Québec’s Labour Code provides that an employer may not unilaterally (i.e. without the union’s consent) alter employees’ terms and conditions of employment once a union is certified as their bargaining agent, until certain pre-conditions are met.  This is colloquially referred to as the statutory “freeze”. 

The term “freeze” is somewhat misleading.  Courts and labour tribunals across the country have interpreted such provisions to restrict employers’ ability to take actions (or refrain from taking actions) that would be contrary to existing terms and conditions, but employers may continue to manage their businesses.  For example, an employer may unilaterally change hours of work during the freeze so long as it had the contractual right to do so before the freeze, and provided it does so for bona fide business reasons and without any anti-union motive.

Unlike in previous litigation between the parties, in this case the UFCW was not burdened with proving that Wal-Mart’s decision to close the Jonquière store was motivated by anti-union sentiment, or a desire to punish employees or prevent them from exercising their statutory rights.  In order to demonstrate that the closure constituted a violation of the freeze, it had only to demonstrate that the closure was not “business as usual”. 

In other words, to escape a finding that it violated the freeze, Wal-Mart had to demonstrate that it would have proceeded to close the Jonquière store even if there had been no petition for certification.

A majority of the Supreme Court upheld the arbitrator’s ruling that the closure of Jonquière was not business as usual and so it violated the freeze.  Central to the arbitrator’s finding was that Jonquière “was performing very well,” and its “objectives were being met” to such an extent that bonuses were being promised.  On that basis, the arbitrator found that a reasonable employer in those circumstances would not have closed the store.

Given that the closure could not be undone, the Supreme Court held that it was appropriate and within the arbitrator’s power to award damages to the (almost) 200 employees who lost their jobs as a result of Wal-Mart’s violation of the freeze.

Lessons for Employers

The similarity between the relevant freeze provisions in Québec’s Labour Code and legislation in other provinces would likely support a similar result outside Québec.

Even after the Supreme Court’s decision, a company that is truly struggling before its employees unionize should still be able to establish that a closure during the freeze would be “business as usual”.  In other words, it would be lawful provided it can be shown that an employer similarly positioned would be acting reasonably by closing shop, with or without a union. 
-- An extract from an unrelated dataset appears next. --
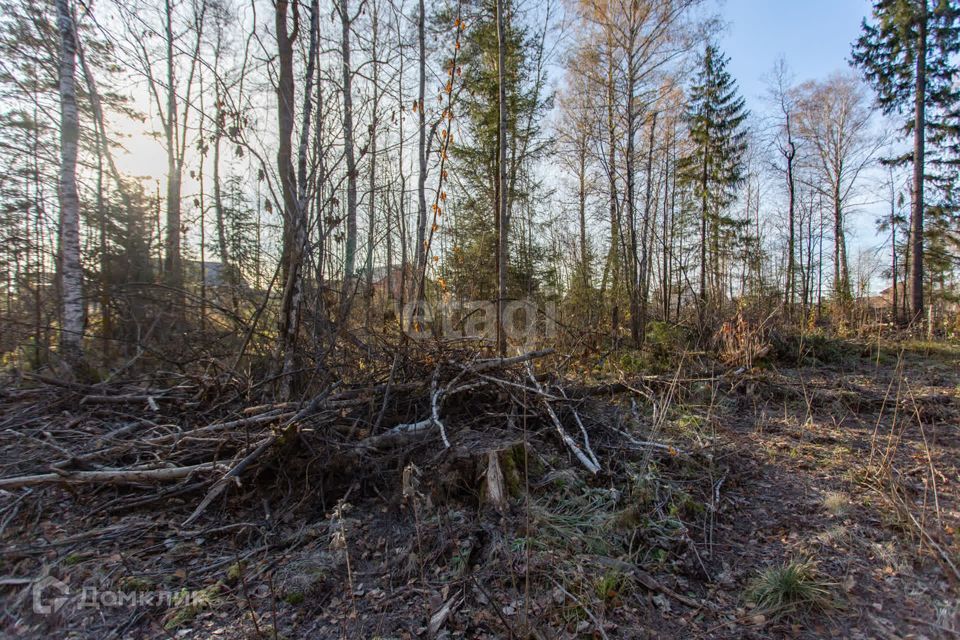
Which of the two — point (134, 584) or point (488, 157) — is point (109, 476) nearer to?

Under the general duty to bargain in good faith such employers would still be required to advise the union in bargaining of the impending closure and to discuss it in good faith.  However, absent anti-union animus it appears the law would still permit closure in those circumstances without a resulting violation of the freeze or a finding the closure constituted an unfair labour practice.

After the Supreme Court’s decision, it appears that most closures implemented during the freeze, even absent evidence of anti-union animus, would be unlawful.  That said, as noted by the dissent, once the freeze is over (provided there is no anti-union animus or violation of the duty to bargain in good faith) employers can likely implement a closure with impunity. 

This is perhaps the most unfortunate aspect of the decision.  We expect that labour tribunals and courts will require more than speculative evidence to demonstrate that a closure was “business as usual”.  This may force some employers that are already struggling to wait longer than they would otherwise have done to close locations, resulting in significant and avoidable financial loss.